## Exercise details:
Look for the line containing "Does the image" in the listing below. Retype that line and every subsequent line through the last one, and only those.

▼▼▼

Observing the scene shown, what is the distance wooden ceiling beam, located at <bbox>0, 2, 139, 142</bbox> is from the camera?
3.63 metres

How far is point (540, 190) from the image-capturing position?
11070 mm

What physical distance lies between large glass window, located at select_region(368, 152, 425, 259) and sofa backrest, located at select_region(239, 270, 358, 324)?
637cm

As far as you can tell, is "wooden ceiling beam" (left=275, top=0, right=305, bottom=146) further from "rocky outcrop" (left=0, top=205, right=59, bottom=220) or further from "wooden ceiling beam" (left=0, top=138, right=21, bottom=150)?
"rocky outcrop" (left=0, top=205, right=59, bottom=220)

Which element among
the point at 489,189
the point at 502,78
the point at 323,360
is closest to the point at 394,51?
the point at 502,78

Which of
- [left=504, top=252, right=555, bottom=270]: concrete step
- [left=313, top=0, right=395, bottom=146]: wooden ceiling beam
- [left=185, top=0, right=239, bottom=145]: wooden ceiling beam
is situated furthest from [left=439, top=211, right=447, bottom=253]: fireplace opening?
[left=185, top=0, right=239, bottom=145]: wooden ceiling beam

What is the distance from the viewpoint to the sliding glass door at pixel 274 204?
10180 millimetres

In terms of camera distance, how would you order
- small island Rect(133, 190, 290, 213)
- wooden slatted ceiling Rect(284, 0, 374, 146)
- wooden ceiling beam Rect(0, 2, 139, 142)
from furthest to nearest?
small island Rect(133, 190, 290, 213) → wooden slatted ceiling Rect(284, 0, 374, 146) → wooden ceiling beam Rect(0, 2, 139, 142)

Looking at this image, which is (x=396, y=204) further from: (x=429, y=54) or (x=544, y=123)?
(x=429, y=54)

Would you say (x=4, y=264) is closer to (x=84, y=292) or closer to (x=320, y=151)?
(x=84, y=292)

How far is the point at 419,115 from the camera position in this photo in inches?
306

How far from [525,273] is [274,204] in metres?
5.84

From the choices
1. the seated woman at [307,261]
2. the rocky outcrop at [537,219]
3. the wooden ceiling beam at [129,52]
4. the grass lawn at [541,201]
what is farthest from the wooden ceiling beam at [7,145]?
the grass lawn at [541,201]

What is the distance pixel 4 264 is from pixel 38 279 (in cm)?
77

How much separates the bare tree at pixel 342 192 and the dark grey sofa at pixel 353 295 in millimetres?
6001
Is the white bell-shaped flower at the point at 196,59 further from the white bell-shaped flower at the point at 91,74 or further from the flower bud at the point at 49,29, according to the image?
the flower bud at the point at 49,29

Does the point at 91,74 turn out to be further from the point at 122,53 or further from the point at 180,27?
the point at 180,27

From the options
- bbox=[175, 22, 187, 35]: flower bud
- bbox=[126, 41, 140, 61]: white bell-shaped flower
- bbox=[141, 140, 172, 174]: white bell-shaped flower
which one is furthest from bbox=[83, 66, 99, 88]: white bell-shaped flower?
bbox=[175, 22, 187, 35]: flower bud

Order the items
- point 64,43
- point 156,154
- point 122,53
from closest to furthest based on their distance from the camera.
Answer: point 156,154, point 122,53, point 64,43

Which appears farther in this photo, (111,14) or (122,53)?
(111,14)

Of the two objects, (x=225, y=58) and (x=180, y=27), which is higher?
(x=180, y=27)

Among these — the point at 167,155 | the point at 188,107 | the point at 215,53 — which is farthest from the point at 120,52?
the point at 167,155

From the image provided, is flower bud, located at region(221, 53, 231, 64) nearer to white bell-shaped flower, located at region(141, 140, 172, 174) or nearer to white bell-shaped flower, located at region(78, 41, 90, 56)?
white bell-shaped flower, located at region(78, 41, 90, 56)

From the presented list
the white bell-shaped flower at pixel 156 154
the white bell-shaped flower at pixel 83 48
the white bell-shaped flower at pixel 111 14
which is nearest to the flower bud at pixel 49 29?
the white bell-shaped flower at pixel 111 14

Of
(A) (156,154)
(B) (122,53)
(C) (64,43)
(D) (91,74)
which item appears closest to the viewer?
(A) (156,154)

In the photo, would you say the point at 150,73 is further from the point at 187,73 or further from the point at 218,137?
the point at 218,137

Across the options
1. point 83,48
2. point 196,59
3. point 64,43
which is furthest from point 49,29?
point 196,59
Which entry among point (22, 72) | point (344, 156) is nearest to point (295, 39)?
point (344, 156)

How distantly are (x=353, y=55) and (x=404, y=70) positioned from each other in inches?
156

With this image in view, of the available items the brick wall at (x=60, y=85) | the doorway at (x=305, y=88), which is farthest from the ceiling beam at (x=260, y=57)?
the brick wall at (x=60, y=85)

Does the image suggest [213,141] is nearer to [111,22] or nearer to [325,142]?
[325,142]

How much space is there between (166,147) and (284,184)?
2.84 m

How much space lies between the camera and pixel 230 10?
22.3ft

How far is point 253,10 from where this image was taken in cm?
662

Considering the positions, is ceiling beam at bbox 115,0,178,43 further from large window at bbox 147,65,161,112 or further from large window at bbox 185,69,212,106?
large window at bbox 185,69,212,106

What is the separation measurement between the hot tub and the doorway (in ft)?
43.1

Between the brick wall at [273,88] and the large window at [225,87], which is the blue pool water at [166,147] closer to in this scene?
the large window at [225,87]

▲▲▲

## The response:
Does the image suggest [213,141] is nearer to [111,22] or nearer to [325,142]?
[325,142]

How much space is there between (166,147) and (284,184)?
2.84 m

How much space lies between the camera and pixel 230 10?
22.3ft

How far is point 253,10 from where this image was taken in cm?
662

Considering the positions, is ceiling beam at bbox 115,0,178,43 further from large window at bbox 147,65,161,112 or further from large window at bbox 185,69,212,106?
large window at bbox 185,69,212,106

What is the separation measurement between the hot tub and the doorway (in ft)?
43.1

Between the brick wall at [273,88] and the large window at [225,87], which is the blue pool water at [166,147] closer to in this scene?
the large window at [225,87]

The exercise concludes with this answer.